* Exercise passage *

Monday, June 30, 2008

Hey, You

Yes, You. While there are several PHL to TPE readers who are themselves adoptive parents or parents-to-be, there are many who aren't. You may be family members. You may be friends. You may have stumbled onto our blog through some other means.

Whoever you are, I suspect that some of you are curious about adoption. When you read blogs such as ours, a light goes on somewhere in your heart. The fact that there are a suspected 100 million orphaned children worldwide tugs at you. When you come across adoptive families, you think, "Hmm, I just might be able to see myself in that scenario one day."

I firmly believe that a) not everyone is meant to adopt a child, however, b) God does put a call on the hearts of many people to do so, whether Christian or not, c) some of those who are being called aren't picking up the phone.

If you are one of those people who have been lurking and reading, well, there's no shame in that. However, if you are one of those people I described above, I encourage you to take the next step. Do some research on domestic or international adoption. Some great places to start are,, and the U.S. Department of State website. If you're the kind of person who finds inspiration in real, human stories, check out this massive list of adoption blogs (they are Taiwan-specific).

I sincerely challenge you to act on your curiosity. Who knows but that it might lead to something and someone who will change your world in ways so beautiful you never thought possible?

Saturday, June 28, 2008

Coin-O-Matic Baby


Step 1: Affix baby with mosquito-bitten face to exercise ball.

Step 2: Pat the ball furiously.

Step 3: Wonder what kinds of peculiar behaviors you might have engaged in as a young child.

* Excerpted data *

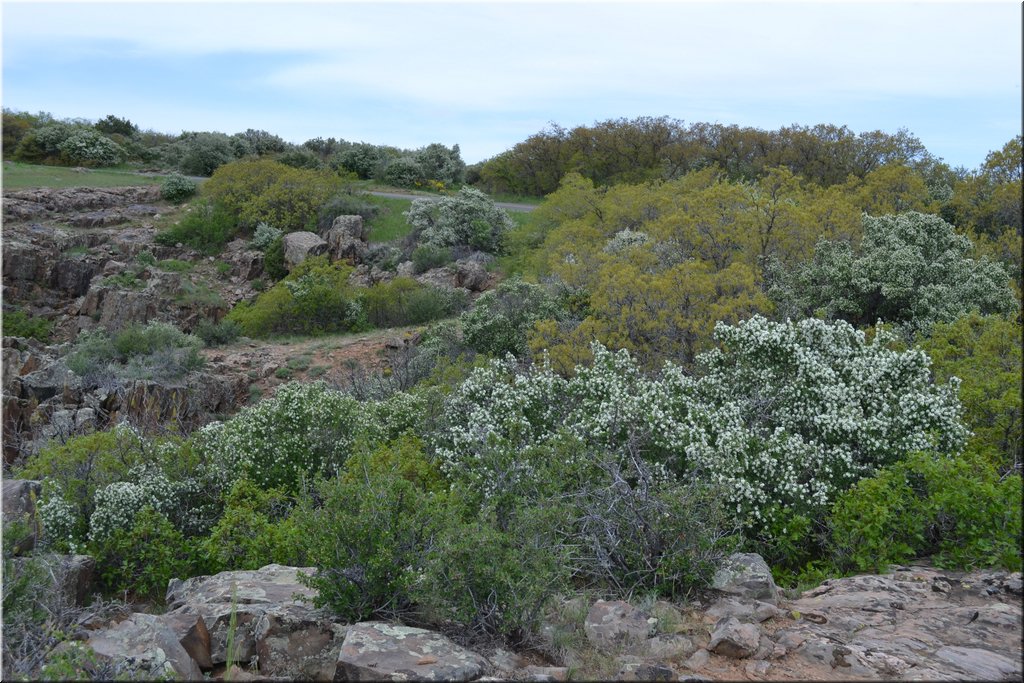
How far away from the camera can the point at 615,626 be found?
14.4 feet

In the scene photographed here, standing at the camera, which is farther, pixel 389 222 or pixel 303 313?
pixel 389 222

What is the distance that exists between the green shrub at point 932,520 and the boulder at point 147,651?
4534 mm

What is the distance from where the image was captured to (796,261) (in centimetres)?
1402

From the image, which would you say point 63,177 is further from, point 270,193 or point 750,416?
→ point 750,416

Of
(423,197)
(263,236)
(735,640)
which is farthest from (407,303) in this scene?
(735,640)

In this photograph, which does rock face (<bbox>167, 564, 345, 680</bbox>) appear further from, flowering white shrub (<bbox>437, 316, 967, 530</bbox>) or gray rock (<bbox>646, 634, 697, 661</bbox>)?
flowering white shrub (<bbox>437, 316, 967, 530</bbox>)

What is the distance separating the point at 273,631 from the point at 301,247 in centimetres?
2279

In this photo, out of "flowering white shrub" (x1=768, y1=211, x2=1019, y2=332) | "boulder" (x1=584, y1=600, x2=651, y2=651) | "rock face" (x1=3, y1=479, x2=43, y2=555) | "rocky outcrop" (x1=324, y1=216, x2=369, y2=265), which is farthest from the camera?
"rocky outcrop" (x1=324, y1=216, x2=369, y2=265)

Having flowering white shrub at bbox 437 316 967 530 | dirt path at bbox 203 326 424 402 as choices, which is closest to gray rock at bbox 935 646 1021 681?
flowering white shrub at bbox 437 316 967 530

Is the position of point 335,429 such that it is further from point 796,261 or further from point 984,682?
point 796,261

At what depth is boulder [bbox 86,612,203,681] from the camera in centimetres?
362

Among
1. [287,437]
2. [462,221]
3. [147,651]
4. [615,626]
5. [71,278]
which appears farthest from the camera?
[462,221]

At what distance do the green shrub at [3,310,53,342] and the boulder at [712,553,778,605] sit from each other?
66.3 feet

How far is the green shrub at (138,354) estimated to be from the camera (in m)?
15.4
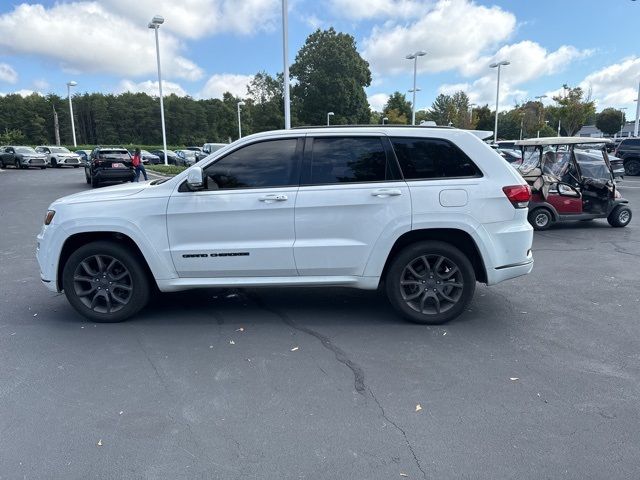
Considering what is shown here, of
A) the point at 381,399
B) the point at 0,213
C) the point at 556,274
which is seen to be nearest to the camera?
the point at 381,399

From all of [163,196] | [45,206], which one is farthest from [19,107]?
[163,196]

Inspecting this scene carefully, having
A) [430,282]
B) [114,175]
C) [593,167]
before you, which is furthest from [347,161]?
[114,175]

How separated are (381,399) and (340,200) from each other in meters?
1.91

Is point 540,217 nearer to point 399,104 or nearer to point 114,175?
point 114,175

* Your instructions *
Shorten the paragraph in the blog that begins "Whoever you are, I suspect" to two sentences, keeping its main facts.

* Written response *
Some readers are likely curious about adoption, and blogs like this one stir something in their hearts, as does the estimated 100 million orphaned children worldwide. When they meet adoptive families, they think they might see themselves adopting one day.